ProbNum: Probabilistic numerics in Numpy.

The docs include guidance on migrating from these packages. Missing something? Open an issue or pull request!

You might also like:

diffeqzoo: reference implementations of differential equations in NumPy and JAX
probfindiff: probabilistic finite-difference methods in JAX

Installation

Install the latest release from PyPI:

pip install probdiffeq

This assumes JAX is already installed.

To install the library with JAX (using the CPU backend):

pip install probdiffeq[cpu]

Compatibility note: For GPU support, install JAX with CUDA following JAX installation instructions.

Versioning: Probdiffeq follows semantic versioning via 0.MINOR.PATCH:

PATCH: increase with bugfixes & new features
MINOR: increase with breaking changes

See semantic versioning. Notably, Probdiffeq's API is not guaranteed to be stable, but we do our best to follow the versioning scheme so that downstream projects remain reproducible.

Coming from other ODE solver libraries?

This guide helps you get started with Probdiffeq for solving ordinary differential equations (ODEs), especially if you are familiar with other probabilistic or non-probabilistic ODE solvers in Python or Julia.

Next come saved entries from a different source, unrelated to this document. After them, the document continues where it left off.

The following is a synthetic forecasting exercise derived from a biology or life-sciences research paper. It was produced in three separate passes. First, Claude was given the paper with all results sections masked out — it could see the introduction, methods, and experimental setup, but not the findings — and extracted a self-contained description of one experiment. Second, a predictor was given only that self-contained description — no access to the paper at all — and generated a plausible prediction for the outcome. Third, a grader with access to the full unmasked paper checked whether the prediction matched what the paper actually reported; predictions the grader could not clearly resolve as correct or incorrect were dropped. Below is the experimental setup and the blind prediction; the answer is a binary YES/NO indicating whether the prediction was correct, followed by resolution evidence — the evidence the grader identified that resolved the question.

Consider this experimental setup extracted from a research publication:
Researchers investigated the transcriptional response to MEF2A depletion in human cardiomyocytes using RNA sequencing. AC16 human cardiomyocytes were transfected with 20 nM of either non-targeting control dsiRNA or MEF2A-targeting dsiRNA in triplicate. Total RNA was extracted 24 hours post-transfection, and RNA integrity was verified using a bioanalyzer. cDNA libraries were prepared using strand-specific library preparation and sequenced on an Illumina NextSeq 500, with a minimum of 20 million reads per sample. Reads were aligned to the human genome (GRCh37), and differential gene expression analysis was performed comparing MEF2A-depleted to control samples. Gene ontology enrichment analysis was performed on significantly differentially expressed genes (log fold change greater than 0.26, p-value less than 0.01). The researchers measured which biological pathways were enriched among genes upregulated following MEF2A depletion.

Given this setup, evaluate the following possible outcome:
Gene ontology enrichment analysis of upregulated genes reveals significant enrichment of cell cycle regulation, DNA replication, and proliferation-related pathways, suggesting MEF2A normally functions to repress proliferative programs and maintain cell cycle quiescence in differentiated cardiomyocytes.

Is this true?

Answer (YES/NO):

Probdiffeq is a JAX library that focuses on state-space-model-based formulations of probabilistic IVP solvers. For what this means, have a look at this thesis.

Probabilistic ODE solvers in a nutshell: Unlike traditional solvers that return a single point estimate of the solution, probabilistic solvers return a posterior distribution. This built-in uncertainty quantification reflects the numerical error (and other modelling choices), and helps you make better decisions during the simulation and in downstream tasks, for example, during adaptive time-stepping, parameter estimation, or in physics-informed machine learning applications.

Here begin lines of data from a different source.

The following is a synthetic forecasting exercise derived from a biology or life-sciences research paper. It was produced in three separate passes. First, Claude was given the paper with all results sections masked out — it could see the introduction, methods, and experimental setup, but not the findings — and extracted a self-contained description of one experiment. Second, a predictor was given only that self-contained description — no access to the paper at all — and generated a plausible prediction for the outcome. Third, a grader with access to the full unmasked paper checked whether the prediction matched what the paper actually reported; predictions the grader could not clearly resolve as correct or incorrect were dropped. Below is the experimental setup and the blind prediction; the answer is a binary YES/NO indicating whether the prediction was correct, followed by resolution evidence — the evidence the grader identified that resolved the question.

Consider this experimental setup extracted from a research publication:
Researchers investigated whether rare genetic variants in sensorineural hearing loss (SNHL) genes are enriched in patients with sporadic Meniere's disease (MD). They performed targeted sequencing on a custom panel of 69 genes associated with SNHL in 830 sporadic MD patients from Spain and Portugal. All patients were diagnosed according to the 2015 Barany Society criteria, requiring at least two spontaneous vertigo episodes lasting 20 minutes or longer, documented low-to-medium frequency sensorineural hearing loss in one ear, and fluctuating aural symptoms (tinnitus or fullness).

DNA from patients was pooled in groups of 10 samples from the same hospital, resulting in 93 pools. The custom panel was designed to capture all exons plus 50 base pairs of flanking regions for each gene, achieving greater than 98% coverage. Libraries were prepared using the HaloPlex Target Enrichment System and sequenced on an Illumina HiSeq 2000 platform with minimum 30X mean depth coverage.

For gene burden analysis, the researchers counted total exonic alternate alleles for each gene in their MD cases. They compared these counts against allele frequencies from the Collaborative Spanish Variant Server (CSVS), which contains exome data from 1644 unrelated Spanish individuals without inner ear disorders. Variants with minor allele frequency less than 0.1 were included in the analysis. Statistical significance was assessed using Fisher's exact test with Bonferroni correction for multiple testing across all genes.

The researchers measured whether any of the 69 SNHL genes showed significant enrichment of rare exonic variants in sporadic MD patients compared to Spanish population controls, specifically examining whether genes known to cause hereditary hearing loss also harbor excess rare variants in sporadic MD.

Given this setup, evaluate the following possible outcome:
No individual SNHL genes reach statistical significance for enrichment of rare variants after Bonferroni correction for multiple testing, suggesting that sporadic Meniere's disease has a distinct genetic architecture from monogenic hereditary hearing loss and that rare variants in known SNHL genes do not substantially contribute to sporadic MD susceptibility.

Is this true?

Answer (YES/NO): NO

From traditional (non-probabilistic) ODE solvers

If you're coming from traditional ODE solvers like SciPy's integrate.solve_ivp, JAX's jax.experimental.odeint, or Diffrax, you'll notice some fundamental differences:

Key differences:

Solutions as distributions: Probdiffeq returns posterior distributions instead of point estimates. You automatically get uncertainty quantification, which you can use for sensitivity analysis, model selection, or downstream decision-making.
Fine-grained control: Probdiffeq lets you customise the probabilistic model (prior distribution, calibration method, linearization order), giving you more control over solver behaviour. Since the modelling matters, everyone has to build their own custom solvers, and default behaviour is rare.
Explicit solver modes: Instead of a single solve() function, Probdiffeq offers specialised functions for targeting terminal values, checkpoints, or fixed grids. This is not just easier to maintain, but also enables better performance by easier code optimisation and specialised default parameters (e.g. whether or not timesteps should be clipped before checkpoints).

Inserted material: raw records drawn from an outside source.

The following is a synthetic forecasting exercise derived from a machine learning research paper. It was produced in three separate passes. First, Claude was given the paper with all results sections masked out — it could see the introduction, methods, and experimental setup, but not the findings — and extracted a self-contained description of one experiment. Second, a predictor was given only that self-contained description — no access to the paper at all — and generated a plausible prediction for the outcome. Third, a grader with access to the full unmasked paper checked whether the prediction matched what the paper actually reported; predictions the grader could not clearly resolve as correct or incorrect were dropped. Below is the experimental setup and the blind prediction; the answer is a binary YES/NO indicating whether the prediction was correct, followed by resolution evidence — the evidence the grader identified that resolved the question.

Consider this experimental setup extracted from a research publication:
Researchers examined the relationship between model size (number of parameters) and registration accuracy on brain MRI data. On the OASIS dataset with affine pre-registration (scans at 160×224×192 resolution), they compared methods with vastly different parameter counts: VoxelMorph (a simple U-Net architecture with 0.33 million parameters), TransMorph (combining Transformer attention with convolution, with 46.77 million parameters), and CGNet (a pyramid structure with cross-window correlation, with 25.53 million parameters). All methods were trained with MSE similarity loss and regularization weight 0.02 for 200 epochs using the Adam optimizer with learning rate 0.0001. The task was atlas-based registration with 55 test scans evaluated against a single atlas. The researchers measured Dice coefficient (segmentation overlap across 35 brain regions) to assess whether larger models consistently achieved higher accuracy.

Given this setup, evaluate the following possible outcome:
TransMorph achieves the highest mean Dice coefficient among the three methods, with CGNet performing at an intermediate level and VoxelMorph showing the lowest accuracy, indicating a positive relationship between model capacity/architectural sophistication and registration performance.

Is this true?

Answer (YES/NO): NO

Mapping from Diffrax methods: If you're switching from Diffrax, here's how to achieve similar accuracy levels by adjusting Taylor coefficients and linearization order:

Diffrax method	ProbDiffEq approach
`Heun()`, `Midpoint()`	Use 2 Taylor coefficients with zeroth-order linearization
`Tsit5()`, `Dopri5()`	Use 5 Taylor coefficients with zeroth-order linearization
`Dopri8()`	Use 8 Taylor coefficients with zeroth-order linearization
`Kvaerno3()`, `Kvaerno5()`	Use 2 to 5 Taylor coefficients with first-order linearization

Tidbit: Probabilistic solvers based on the once-integrated Wiener/OU processes are closely related to (different versions of) the trapezoidal rule (Schober et al., 2019; Bosch et al., 2023). Higher-order methods connect to more general linear multistep methods (Schober et al., 2019).

Michael Schober, Simo Särkkä & Philipp Hennig (2019). A probabilistic model for the numerical solution of initial value problems. Statistics and Computing, 29(1), 99–122.
Bosch, Nathanael, Philipp Hennig, and Filip Tronarp. "Probabilistic exponential integrators." Advances in Neural Information Processing Systems 36 (2023): 40450-40467.

Note: Probdiffeq is not a drop-in replacement for these solvers; the probabilistic approach is fundamentally different. However, you can match performance and accuracy levels by tuning the solver configuration (see the examples in the documentation).

From other probabilistic ODE solvers

If you're familiar with other probabilistic solver libraries, here are the comparisons:

From ProbNum (Python, Numpy): ProbNum is a general-purpose probabilistic numerics library, while Probdiffeq specialises in ODE solving with pure JAX. Advantages of Probdiffeq:

Greater efficiency due to JAX's JIT compilation and autodiff
More mature ODE algorithms (state-space factorisations, improved adaptive time-stepping)
Richer outputs (sampling, marginal likelihoods, marginal-likelihood losses, etc.)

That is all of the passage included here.